Gelar pasukan dilaksanakan sebagai bentuk pengecekan akhir kesiapan pelaksanaan Operasi “Lilin-2020” dalam rangka pengamanan perayaan Natal tahun 2020 dan Tahun Baru 2021, baik pada aspek personel maupun sarana prasarana, serta keterlibatan unsur terkait seperti TNI, Pemda dan Mitra Kamtibmas lainnya.
Dalam pelaksanaan pengamanan Natal Dan Tahun Baru, Polri telah mempersiapkan 83.917 personel Polri, 15.842 personel TNI, serta 55.086 personel instansi terkait lainnya. Personel tersebut akan ditempatkan pada 1.607 Pos Pengamanan untuk melaksanakan pengamanan terkait gangguan kamtibmas dan kamseltibcar lantas, dan 675 Pos Pelayanan untuk melaksanakan pengamanan di pusat keramaian, pusat belanja, stasiun, terminal, bandara, pelabuhan dan lainnya.
“Ini tidak boleh dianggap sebagai agenda rutin tahunan biasa, sehingga menjadikan kita cenderung under estimate dan kurang waspada terhadap setiap dinamika perkembangan masyarakat, apalagi di masa pandemi Covid-19 saat ini, kita harus lebih peduli. Jangan sampai kegiatan perayaan Natal dan Tahun Baru menimbulkan klaster-klaster baru penyebaran Covid-19,” papar Gubernur Sumsel, H Herman Deru.

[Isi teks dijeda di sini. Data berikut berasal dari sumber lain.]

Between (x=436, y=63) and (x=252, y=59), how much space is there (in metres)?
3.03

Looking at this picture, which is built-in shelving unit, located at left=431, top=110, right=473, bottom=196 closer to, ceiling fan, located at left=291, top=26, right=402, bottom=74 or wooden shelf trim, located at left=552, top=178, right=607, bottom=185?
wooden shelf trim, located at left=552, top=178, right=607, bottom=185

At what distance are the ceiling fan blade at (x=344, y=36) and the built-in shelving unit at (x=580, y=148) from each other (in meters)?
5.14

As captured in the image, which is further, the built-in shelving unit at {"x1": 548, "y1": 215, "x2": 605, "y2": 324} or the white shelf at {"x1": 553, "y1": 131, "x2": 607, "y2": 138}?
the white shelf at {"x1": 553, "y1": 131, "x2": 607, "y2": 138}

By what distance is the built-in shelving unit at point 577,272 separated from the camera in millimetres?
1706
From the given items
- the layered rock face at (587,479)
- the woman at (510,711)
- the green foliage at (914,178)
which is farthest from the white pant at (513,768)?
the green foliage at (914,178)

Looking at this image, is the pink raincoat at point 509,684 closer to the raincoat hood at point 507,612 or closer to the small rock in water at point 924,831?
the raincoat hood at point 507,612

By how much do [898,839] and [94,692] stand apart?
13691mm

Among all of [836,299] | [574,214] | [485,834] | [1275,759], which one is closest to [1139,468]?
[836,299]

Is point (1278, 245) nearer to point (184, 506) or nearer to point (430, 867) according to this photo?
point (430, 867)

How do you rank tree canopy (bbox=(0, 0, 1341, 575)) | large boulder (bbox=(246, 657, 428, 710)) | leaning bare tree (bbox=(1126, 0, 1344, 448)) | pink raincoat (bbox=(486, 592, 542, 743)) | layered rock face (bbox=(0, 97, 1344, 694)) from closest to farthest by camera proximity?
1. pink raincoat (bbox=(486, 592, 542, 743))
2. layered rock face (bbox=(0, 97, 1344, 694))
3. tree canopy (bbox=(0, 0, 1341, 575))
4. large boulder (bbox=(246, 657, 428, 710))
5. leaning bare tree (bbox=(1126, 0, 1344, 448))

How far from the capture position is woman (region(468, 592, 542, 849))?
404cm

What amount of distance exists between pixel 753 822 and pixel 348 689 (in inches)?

Berdasarkan mapping kerawanan yang telah dilakukan, ada beberapa prediksi gangguan kamtibmas yang harus diantisipasi, antara lain ancaman terorisme dan radikalisme, ancaman sabotase, penyalahgunaan narkoba, pesta miras, aksi perusakan fasilitas umum, aksi kriminalitas, seperti curat, curas, curanmor, tawuran antar kelompok pemuda atau antar kampung, balap liar, kemacetan dan kecelakaan lalu lintas, maupun ancaman bencana alam seperti banjir dan tanah longsor sebagai dampak dari musim penghujan.
“Untuk itu, saya harapkan seluruh Kasatwil mampu menentukan langkah antisipasi yang proaktif dan aplikatif serta cara bertindak yang tepat, efektif dan efisien dalam mengatasi berbagai potensi gangguan yang ada, sesuai dengan karakteristik kerawanan pada masing-masing daerah,” tukasnya.